INSTRUCTIONS FOR THE TASK:
Reproduce verbatim every line from the one containing "What is the distance, from" through the final line of the entries, both ends included.

INFORMATION PROVIDED:

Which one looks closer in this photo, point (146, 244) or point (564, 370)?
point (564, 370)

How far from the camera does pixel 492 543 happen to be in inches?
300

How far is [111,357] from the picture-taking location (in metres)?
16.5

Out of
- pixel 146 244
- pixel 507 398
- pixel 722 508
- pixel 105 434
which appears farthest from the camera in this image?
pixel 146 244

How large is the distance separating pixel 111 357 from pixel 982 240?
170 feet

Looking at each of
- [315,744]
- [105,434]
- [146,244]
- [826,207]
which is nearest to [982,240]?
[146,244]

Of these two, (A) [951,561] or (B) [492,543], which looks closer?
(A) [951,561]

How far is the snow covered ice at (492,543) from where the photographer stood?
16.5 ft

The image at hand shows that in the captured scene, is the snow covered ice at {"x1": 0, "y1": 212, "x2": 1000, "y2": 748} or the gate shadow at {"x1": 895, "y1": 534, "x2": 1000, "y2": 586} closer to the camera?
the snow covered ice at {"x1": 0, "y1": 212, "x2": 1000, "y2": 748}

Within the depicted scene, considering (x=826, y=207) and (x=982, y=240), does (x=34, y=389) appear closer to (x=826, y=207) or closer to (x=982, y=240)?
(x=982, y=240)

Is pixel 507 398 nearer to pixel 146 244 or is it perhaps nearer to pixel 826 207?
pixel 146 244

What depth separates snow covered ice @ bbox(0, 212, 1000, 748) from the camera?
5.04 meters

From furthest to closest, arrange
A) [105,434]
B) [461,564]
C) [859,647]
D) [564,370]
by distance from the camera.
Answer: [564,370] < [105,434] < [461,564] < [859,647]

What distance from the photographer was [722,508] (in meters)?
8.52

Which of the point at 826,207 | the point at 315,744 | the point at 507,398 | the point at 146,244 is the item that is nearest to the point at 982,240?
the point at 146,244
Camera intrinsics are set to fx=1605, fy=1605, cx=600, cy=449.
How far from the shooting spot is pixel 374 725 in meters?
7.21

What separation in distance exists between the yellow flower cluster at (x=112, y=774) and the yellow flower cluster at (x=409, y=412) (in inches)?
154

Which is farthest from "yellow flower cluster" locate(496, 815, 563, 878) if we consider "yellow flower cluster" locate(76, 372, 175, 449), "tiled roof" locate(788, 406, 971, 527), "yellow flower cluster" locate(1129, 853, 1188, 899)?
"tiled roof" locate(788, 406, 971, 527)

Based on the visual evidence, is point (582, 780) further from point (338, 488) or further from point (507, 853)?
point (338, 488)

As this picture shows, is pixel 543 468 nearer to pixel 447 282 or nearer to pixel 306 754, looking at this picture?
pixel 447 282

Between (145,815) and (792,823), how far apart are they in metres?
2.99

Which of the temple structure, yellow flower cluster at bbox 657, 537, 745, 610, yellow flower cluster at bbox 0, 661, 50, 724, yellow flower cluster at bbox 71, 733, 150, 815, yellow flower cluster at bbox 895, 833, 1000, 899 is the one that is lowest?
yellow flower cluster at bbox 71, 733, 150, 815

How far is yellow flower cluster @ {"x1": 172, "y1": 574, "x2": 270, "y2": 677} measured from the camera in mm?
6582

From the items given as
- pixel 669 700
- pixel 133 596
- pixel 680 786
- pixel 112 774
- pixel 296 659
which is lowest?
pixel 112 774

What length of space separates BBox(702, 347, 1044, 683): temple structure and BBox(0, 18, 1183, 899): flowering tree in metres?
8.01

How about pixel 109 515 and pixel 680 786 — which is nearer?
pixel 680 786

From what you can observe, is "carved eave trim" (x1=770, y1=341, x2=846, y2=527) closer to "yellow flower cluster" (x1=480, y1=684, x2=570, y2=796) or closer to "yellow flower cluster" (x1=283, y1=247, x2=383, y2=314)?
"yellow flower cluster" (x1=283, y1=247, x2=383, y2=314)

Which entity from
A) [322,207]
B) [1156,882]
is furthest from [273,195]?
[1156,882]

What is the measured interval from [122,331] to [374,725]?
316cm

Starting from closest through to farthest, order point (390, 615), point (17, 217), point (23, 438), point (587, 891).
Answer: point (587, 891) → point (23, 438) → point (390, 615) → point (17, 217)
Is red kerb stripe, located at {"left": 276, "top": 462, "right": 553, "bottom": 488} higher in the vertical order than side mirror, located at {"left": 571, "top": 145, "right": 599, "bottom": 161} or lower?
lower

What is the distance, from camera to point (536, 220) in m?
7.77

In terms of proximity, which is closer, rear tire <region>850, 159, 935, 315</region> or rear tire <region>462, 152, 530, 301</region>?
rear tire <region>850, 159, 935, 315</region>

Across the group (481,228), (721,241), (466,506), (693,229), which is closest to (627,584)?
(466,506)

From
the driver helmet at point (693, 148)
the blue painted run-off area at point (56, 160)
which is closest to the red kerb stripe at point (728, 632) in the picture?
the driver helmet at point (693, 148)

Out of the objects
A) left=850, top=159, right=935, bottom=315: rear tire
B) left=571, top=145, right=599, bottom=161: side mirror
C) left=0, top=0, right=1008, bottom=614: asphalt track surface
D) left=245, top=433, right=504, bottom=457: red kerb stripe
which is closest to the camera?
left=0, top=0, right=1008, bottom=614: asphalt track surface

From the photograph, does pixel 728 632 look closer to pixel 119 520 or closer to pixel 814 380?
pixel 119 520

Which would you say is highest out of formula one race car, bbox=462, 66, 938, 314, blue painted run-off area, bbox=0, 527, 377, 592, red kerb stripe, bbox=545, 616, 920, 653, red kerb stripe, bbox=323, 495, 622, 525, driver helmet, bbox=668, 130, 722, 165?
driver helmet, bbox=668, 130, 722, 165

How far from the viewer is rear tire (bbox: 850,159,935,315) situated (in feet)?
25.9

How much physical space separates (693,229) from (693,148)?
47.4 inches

RESULT OF THIS TASK:
What is the distance, from camera to point (536, 220) in m?
7.77

In terms of proximity, which is closer, rear tire <region>850, 159, 935, 315</region> or rear tire <region>462, 152, 530, 301</region>?
rear tire <region>850, 159, 935, 315</region>

Across the group (481,228), (721,241), (466,506), (693,229), which is closest to (627,584)?
(466,506)

From
the driver helmet at point (693, 148)
the blue painted run-off area at point (56, 160)
which is closest to the red kerb stripe at point (728, 632) in the picture?
the driver helmet at point (693, 148)

Out of the objects
A) left=850, top=159, right=935, bottom=315: rear tire
B) left=571, top=145, right=599, bottom=161: side mirror
C) left=0, top=0, right=1008, bottom=614: asphalt track surface
D) left=245, top=433, right=504, bottom=457: red kerb stripe
which is closest to the camera?
left=0, top=0, right=1008, bottom=614: asphalt track surface

From the photograph, does pixel 728 632 look closer to pixel 119 520 or closer to pixel 814 380?
pixel 119 520

Which would you say is highest out of formula one race car, bbox=462, 66, 938, 314, blue painted run-off area, bbox=0, 527, 377, 592, red kerb stripe, bbox=545, 616, 920, 653, red kerb stripe, bbox=323, 495, 622, 525, driver helmet, bbox=668, 130, 722, 165?
driver helmet, bbox=668, 130, 722, 165

How far from the viewer is rear tire (bbox: 850,159,935,315) situated (in feet)?
25.9

How much physical space separates (693,229) from (693,148)?
47.4 inches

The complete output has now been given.